Mon grand-père n'avait qu'une seule montre dans la poche, portée par une chaine en acier. Une de ces montres en acier bruni qui brillait du frottement permanent du tissu. Il en controlait l'exactitude infaillible au bip horaire de la radio branchée toute la journée sur "Poste inter" ...
Sa montre, une Omega, avait un cadran étoilé des fissures de l'émail. Assurément usée par les années et une présence à tous les instant, cette montre était sans aucun doute ce qui symbolisait le mieux à ses yeux la fidélité, plus encore que ce chien tout fou qui se sauvait à chaque fois que le portail du jardin restait ouvert.
Un jour, je l'ai vu devenir pâle, lui qui gardait en toutes circonstances cette impassibilité de ceux qui ne craignent plus rien. Il avait posé sa montre dans la pièce à coté, l'avait laissée livrée au regard des autres et pire, ils auraient pu la manipuler. Inquisiteur, il la récupéra presque en colère contre lui-même de cet impardonnable abandon et s'enquit de savoir si quelqu'un y avait touché.
Devant sa crainte, tout le monde affirma que non, les adultes marquérent même un visage étonné à cette question... Pourtant, quelqu'un avait bien touché à cette montre. La voyant là posée au milieu de la table , je n'avais pas pu résister à la prendre en main malgré les recommandations des adultes de ne surtout pas y toucher et pire de la faire tomber. Malgré tout, chacun, complice m'avait laissé voler cet instant de possession d'un objet qui ne m'appartenait pas. Une montre que j'avais serrée dans ma main qui du haut de mes sept ans était bien trop petite pour pouvoir la dissimuler complètement des regards et la posséder entièrement.

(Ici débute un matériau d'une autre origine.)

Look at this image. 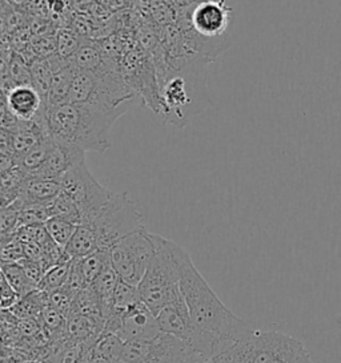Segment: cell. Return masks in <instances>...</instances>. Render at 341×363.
<instances>
[{"mask_svg": "<svg viewBox=\"0 0 341 363\" xmlns=\"http://www.w3.org/2000/svg\"><path fill=\"white\" fill-rule=\"evenodd\" d=\"M207 60L185 48L175 54L167 51L155 60L159 82L161 113L166 121L185 127L211 104L207 89Z\"/></svg>", "mask_w": 341, "mask_h": 363, "instance_id": "1", "label": "cell"}, {"mask_svg": "<svg viewBox=\"0 0 341 363\" xmlns=\"http://www.w3.org/2000/svg\"><path fill=\"white\" fill-rule=\"evenodd\" d=\"M127 111L65 101L44 108V118L47 133L53 141L83 152L104 153L111 147V129Z\"/></svg>", "mask_w": 341, "mask_h": 363, "instance_id": "2", "label": "cell"}, {"mask_svg": "<svg viewBox=\"0 0 341 363\" xmlns=\"http://www.w3.org/2000/svg\"><path fill=\"white\" fill-rule=\"evenodd\" d=\"M180 291L192 320L202 330L219 338V354L234 347L254 330L224 305L187 252L181 262Z\"/></svg>", "mask_w": 341, "mask_h": 363, "instance_id": "3", "label": "cell"}, {"mask_svg": "<svg viewBox=\"0 0 341 363\" xmlns=\"http://www.w3.org/2000/svg\"><path fill=\"white\" fill-rule=\"evenodd\" d=\"M156 253L139 284L141 301L158 315L161 310L183 301L181 262L185 250L173 241L155 235Z\"/></svg>", "mask_w": 341, "mask_h": 363, "instance_id": "4", "label": "cell"}, {"mask_svg": "<svg viewBox=\"0 0 341 363\" xmlns=\"http://www.w3.org/2000/svg\"><path fill=\"white\" fill-rule=\"evenodd\" d=\"M135 92L128 86L117 62L111 57L96 71H79L75 75L68 101L107 109L129 108Z\"/></svg>", "mask_w": 341, "mask_h": 363, "instance_id": "5", "label": "cell"}, {"mask_svg": "<svg viewBox=\"0 0 341 363\" xmlns=\"http://www.w3.org/2000/svg\"><path fill=\"white\" fill-rule=\"evenodd\" d=\"M237 347L244 363H313L305 345L281 331L252 330Z\"/></svg>", "mask_w": 341, "mask_h": 363, "instance_id": "6", "label": "cell"}, {"mask_svg": "<svg viewBox=\"0 0 341 363\" xmlns=\"http://www.w3.org/2000/svg\"><path fill=\"white\" fill-rule=\"evenodd\" d=\"M88 225L95 229L99 250H109L123 237L144 228L138 205L126 193L115 192Z\"/></svg>", "mask_w": 341, "mask_h": 363, "instance_id": "7", "label": "cell"}, {"mask_svg": "<svg viewBox=\"0 0 341 363\" xmlns=\"http://www.w3.org/2000/svg\"><path fill=\"white\" fill-rule=\"evenodd\" d=\"M155 253V235L143 228L119 240L109 249V261L120 281L139 286Z\"/></svg>", "mask_w": 341, "mask_h": 363, "instance_id": "8", "label": "cell"}, {"mask_svg": "<svg viewBox=\"0 0 341 363\" xmlns=\"http://www.w3.org/2000/svg\"><path fill=\"white\" fill-rule=\"evenodd\" d=\"M119 359L126 363H197L205 357L179 338L161 331L153 340L124 342Z\"/></svg>", "mask_w": 341, "mask_h": 363, "instance_id": "9", "label": "cell"}, {"mask_svg": "<svg viewBox=\"0 0 341 363\" xmlns=\"http://www.w3.org/2000/svg\"><path fill=\"white\" fill-rule=\"evenodd\" d=\"M60 180L62 193L75 203L80 216V225L91 224L112 196L111 191L96 182L85 161L64 174Z\"/></svg>", "mask_w": 341, "mask_h": 363, "instance_id": "10", "label": "cell"}, {"mask_svg": "<svg viewBox=\"0 0 341 363\" xmlns=\"http://www.w3.org/2000/svg\"><path fill=\"white\" fill-rule=\"evenodd\" d=\"M119 67L123 79L135 95L141 97L146 106L160 115L161 103L156 67L146 51H139L138 48L129 50L121 57Z\"/></svg>", "mask_w": 341, "mask_h": 363, "instance_id": "11", "label": "cell"}, {"mask_svg": "<svg viewBox=\"0 0 341 363\" xmlns=\"http://www.w3.org/2000/svg\"><path fill=\"white\" fill-rule=\"evenodd\" d=\"M234 10L227 4L225 0H202L190 13V30L192 39H202L191 47L192 52L202 55L204 47L202 40L207 44L213 40H222L229 28L231 16Z\"/></svg>", "mask_w": 341, "mask_h": 363, "instance_id": "12", "label": "cell"}, {"mask_svg": "<svg viewBox=\"0 0 341 363\" xmlns=\"http://www.w3.org/2000/svg\"><path fill=\"white\" fill-rule=\"evenodd\" d=\"M161 329L156 315L140 301L121 314L120 328L117 335L124 342L146 341L158 337Z\"/></svg>", "mask_w": 341, "mask_h": 363, "instance_id": "13", "label": "cell"}, {"mask_svg": "<svg viewBox=\"0 0 341 363\" xmlns=\"http://www.w3.org/2000/svg\"><path fill=\"white\" fill-rule=\"evenodd\" d=\"M3 106L19 121H30L42 112L45 101L32 84H16L4 92Z\"/></svg>", "mask_w": 341, "mask_h": 363, "instance_id": "14", "label": "cell"}, {"mask_svg": "<svg viewBox=\"0 0 341 363\" xmlns=\"http://www.w3.org/2000/svg\"><path fill=\"white\" fill-rule=\"evenodd\" d=\"M85 152L70 147L67 144L53 141V148L45 162L43 164L40 171L32 177H43V179H62L64 174L72 171L75 167L85 162Z\"/></svg>", "mask_w": 341, "mask_h": 363, "instance_id": "15", "label": "cell"}, {"mask_svg": "<svg viewBox=\"0 0 341 363\" xmlns=\"http://www.w3.org/2000/svg\"><path fill=\"white\" fill-rule=\"evenodd\" d=\"M62 192V180L27 177L21 185L15 205L21 209L27 205H50Z\"/></svg>", "mask_w": 341, "mask_h": 363, "instance_id": "16", "label": "cell"}, {"mask_svg": "<svg viewBox=\"0 0 341 363\" xmlns=\"http://www.w3.org/2000/svg\"><path fill=\"white\" fill-rule=\"evenodd\" d=\"M76 72L77 69L71 62H67L65 65L62 63V65H59L55 69L50 82L47 96H45V107L59 106L68 101L70 91H71Z\"/></svg>", "mask_w": 341, "mask_h": 363, "instance_id": "17", "label": "cell"}, {"mask_svg": "<svg viewBox=\"0 0 341 363\" xmlns=\"http://www.w3.org/2000/svg\"><path fill=\"white\" fill-rule=\"evenodd\" d=\"M67 256L71 259L90 256L99 250L97 235L91 225H77L72 238L64 247Z\"/></svg>", "mask_w": 341, "mask_h": 363, "instance_id": "18", "label": "cell"}, {"mask_svg": "<svg viewBox=\"0 0 341 363\" xmlns=\"http://www.w3.org/2000/svg\"><path fill=\"white\" fill-rule=\"evenodd\" d=\"M117 284H119V277L114 267L109 264L102 272V274L96 278L95 282L91 285V288L95 291L97 298L100 301L104 318L112 308V299H114V293L117 290Z\"/></svg>", "mask_w": 341, "mask_h": 363, "instance_id": "19", "label": "cell"}, {"mask_svg": "<svg viewBox=\"0 0 341 363\" xmlns=\"http://www.w3.org/2000/svg\"><path fill=\"white\" fill-rule=\"evenodd\" d=\"M1 276L9 281L13 290L21 296V298L39 290L26 274L24 269L19 262H3L1 264Z\"/></svg>", "mask_w": 341, "mask_h": 363, "instance_id": "20", "label": "cell"}, {"mask_svg": "<svg viewBox=\"0 0 341 363\" xmlns=\"http://www.w3.org/2000/svg\"><path fill=\"white\" fill-rule=\"evenodd\" d=\"M71 261L56 264V265L50 267L44 273V276H43L42 281H40L39 288L38 289L43 291V293H47V294L53 293L55 290L63 289L67 285V281H68V277H70Z\"/></svg>", "mask_w": 341, "mask_h": 363, "instance_id": "21", "label": "cell"}, {"mask_svg": "<svg viewBox=\"0 0 341 363\" xmlns=\"http://www.w3.org/2000/svg\"><path fill=\"white\" fill-rule=\"evenodd\" d=\"M140 301H141V297H140L138 286L129 285L127 282H123L119 279L117 290L114 293L111 311L117 313V314H123L124 311H127L131 306H134Z\"/></svg>", "mask_w": 341, "mask_h": 363, "instance_id": "22", "label": "cell"}, {"mask_svg": "<svg viewBox=\"0 0 341 363\" xmlns=\"http://www.w3.org/2000/svg\"><path fill=\"white\" fill-rule=\"evenodd\" d=\"M45 230L48 235L53 238V241L62 247L70 242V240L72 238L75 230L77 228V224H75L74 221L67 220L64 217H51L45 224Z\"/></svg>", "mask_w": 341, "mask_h": 363, "instance_id": "23", "label": "cell"}, {"mask_svg": "<svg viewBox=\"0 0 341 363\" xmlns=\"http://www.w3.org/2000/svg\"><path fill=\"white\" fill-rule=\"evenodd\" d=\"M123 345L124 341L120 337H117V334L103 331L96 340L94 350L114 361V359H119Z\"/></svg>", "mask_w": 341, "mask_h": 363, "instance_id": "24", "label": "cell"}, {"mask_svg": "<svg viewBox=\"0 0 341 363\" xmlns=\"http://www.w3.org/2000/svg\"><path fill=\"white\" fill-rule=\"evenodd\" d=\"M24 257V245L16 233L1 237V264L21 262Z\"/></svg>", "mask_w": 341, "mask_h": 363, "instance_id": "25", "label": "cell"}, {"mask_svg": "<svg viewBox=\"0 0 341 363\" xmlns=\"http://www.w3.org/2000/svg\"><path fill=\"white\" fill-rule=\"evenodd\" d=\"M19 223H21V209L15 203L1 208V218H0L1 237L16 233V230L19 229Z\"/></svg>", "mask_w": 341, "mask_h": 363, "instance_id": "26", "label": "cell"}, {"mask_svg": "<svg viewBox=\"0 0 341 363\" xmlns=\"http://www.w3.org/2000/svg\"><path fill=\"white\" fill-rule=\"evenodd\" d=\"M21 299V296L13 290L9 281L1 276V309L7 310L13 308Z\"/></svg>", "mask_w": 341, "mask_h": 363, "instance_id": "27", "label": "cell"}, {"mask_svg": "<svg viewBox=\"0 0 341 363\" xmlns=\"http://www.w3.org/2000/svg\"><path fill=\"white\" fill-rule=\"evenodd\" d=\"M197 363H215L213 362V358H205V359H202L200 362Z\"/></svg>", "mask_w": 341, "mask_h": 363, "instance_id": "28", "label": "cell"}, {"mask_svg": "<svg viewBox=\"0 0 341 363\" xmlns=\"http://www.w3.org/2000/svg\"><path fill=\"white\" fill-rule=\"evenodd\" d=\"M112 363H126V362H123V361H120V359H114V361H112Z\"/></svg>", "mask_w": 341, "mask_h": 363, "instance_id": "29", "label": "cell"}]
</instances>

Quelques secondes, dix ou quinze tout au plus, j'étais par cet objet entré dans l'intimité de mon grand-père et savais, oui je savais ce que cet objet lui donnait. Elle lui offrait bien plus que l'heure, elle était son seul objet personnel, une conquète dans un univers qui l'avait habitué à ne jamais rien avoir à lui ...
J'ignore tout du secret de cette montre. Comment il l'a eue et ce qu'elle est devenue... Je crois par contre, que chaque montre a une histoire, un bout de chemin commun avec le coeur des hommes qui les portent. Une montre c'est un peu de nous, forcément au moins un peu mais parfois beaucoup...
Chacune de mes montres a gardé son histoire et si ma collection contient beaucoup de montres des autres, c'est simplement pour mieux les connaître et partager un peu avec eux où qu'ils soient, de cette intimité qui fait la richesse de l'humain.
Il faut parfois des années pour oser s'avouer qu'on collectionne davantage les histoires des hommes que leurs montres, mais sont elles dissociables les unes des autres ?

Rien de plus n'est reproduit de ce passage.